Running local AI models on a laptop is a weird choice. The Mini and especially the Studio form factor will have better cooling, lower prices for comparable specs and a much higher ceiling in performance and memory capacity.
I can never see the point, though. Performance isn't anywhere near Opus, and even that gets confused following instructions or making tool calls in demanding scenarios. Open weights models are just light years behind.
I really, really want open weights models to be great, but I've been disappointed with them. I don't even run them locally, I try them from providers, but they're never as good as even the current Sonnet.
I can't speak to using local models as agentic coding assistants, but I have a headless 128GB RAM machine serving llama.cpp with a number of local models that I use on a daily basis.
- Qwen3-VL picks up new images in a NAS, auto captions and adds the text descriptions as a hidden EXIF layer into the image, which is used for fast search and organization in conjunction with a Qdrant vector database.
- Gemma3:27b is used for personal translation work (mostly English and Chinese).
- Llama3.1 spins up for sentiment analysis on text.
Ah yeah, self-contained tasks like these are ideal, true. I'm more using it for coding, or for running a personal assistant, or for doing research, where open weights models aren't as strong yet.

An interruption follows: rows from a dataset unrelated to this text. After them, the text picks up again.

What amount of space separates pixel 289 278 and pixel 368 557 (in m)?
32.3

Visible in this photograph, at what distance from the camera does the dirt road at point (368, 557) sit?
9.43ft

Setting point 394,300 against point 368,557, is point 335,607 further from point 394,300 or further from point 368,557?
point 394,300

Understood. Research would make me especially leery; I’d be afraid of losing any potential gains as I'd feel compelled to always go and validate its claims (though I suppose you could mitigate it a little bit with search engine tooling like Kagi's MCP system).
Yeah, for sure, I just don't have many of those. For example, the only use I have for Haiku is for summarizing webpages, or Sonnet for coding something after Opus produces a very detailed plan.

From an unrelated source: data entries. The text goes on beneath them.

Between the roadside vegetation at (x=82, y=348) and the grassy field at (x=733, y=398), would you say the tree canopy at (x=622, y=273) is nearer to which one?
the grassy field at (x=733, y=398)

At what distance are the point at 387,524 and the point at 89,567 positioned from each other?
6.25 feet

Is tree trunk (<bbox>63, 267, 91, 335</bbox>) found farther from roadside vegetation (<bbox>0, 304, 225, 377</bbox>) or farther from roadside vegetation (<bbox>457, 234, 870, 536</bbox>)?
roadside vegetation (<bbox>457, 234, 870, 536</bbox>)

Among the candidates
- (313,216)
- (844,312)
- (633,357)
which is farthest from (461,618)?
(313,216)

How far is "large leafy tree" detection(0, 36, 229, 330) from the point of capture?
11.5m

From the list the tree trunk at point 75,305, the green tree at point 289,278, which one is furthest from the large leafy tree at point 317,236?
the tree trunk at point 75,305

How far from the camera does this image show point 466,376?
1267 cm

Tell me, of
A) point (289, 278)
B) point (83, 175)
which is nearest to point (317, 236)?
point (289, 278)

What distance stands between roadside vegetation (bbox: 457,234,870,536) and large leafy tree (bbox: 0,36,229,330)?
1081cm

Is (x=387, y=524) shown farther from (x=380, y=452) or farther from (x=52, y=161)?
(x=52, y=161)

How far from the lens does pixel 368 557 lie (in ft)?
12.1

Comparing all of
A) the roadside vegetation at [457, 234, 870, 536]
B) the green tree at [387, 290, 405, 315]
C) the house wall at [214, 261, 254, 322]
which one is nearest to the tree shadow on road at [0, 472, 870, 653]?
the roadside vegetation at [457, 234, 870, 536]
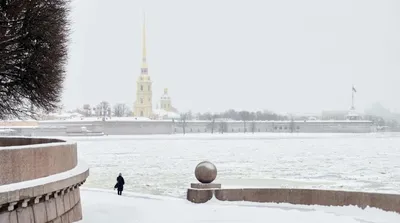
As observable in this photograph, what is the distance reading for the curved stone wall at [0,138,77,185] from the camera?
9.52m

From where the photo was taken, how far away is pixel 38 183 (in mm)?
10141

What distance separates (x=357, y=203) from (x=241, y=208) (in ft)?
9.45

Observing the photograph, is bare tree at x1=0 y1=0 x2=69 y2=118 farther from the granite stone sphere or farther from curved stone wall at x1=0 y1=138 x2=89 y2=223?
curved stone wall at x1=0 y1=138 x2=89 y2=223

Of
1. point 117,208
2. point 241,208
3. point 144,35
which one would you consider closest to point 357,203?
point 241,208

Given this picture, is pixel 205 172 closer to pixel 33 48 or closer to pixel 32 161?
pixel 33 48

Maybe I should try local models for home automation, Qwen must be great at that.
They're like 6 months away on most benchmarks, people already claimed coding wad solved 6 months ago, so which is it? The current version is the baseline that solves everything but as soon as the new version is out it becomes utter trash and barely usable
That's very large models at full quantization though. Stuff that will crawl even on a decent homelab, despite being largely MoE based and even quantization-aware, hence reducing the amount and size of active parameters.
That's just a straw man. Each frontier model version is better than the previous one, and I use it for harder and harder things, so I have very little use for a version that's six months behind. Maybe for simple scripts they're great, but for a personal assistant bot, even Opus 4.6 isn't as good as I'd like.
So it's back to the original question, why spend $5-10k on the Studio, when it will still be 10x slower and half the intelligence vs. $20 Sonnet?.. What is the point (besides privacy) to use local models now for coding?
PS: I can understand that isolated "valuable" problems like sorting photo collection or feeding a cat via ESPHome can be solved with local models.
At least for me, it's cheap. Even Claude Haiku 4.5 would cost over $60 each day for the same token amount, after accounting for electricity costs. I have the hardware for other reasons anyway, so why not use it, avoid privacy issues and save money.
Are the LLMs very useful? That is a whole other discussion...
You can't use a $20 Sonnet subscription for general agentic use cases, you have to pay for API use on a per-token basis. The $20 and $200 subscriptions are widely considered unsustainable as such. If anything, the real competition is third-party cheap inference providers.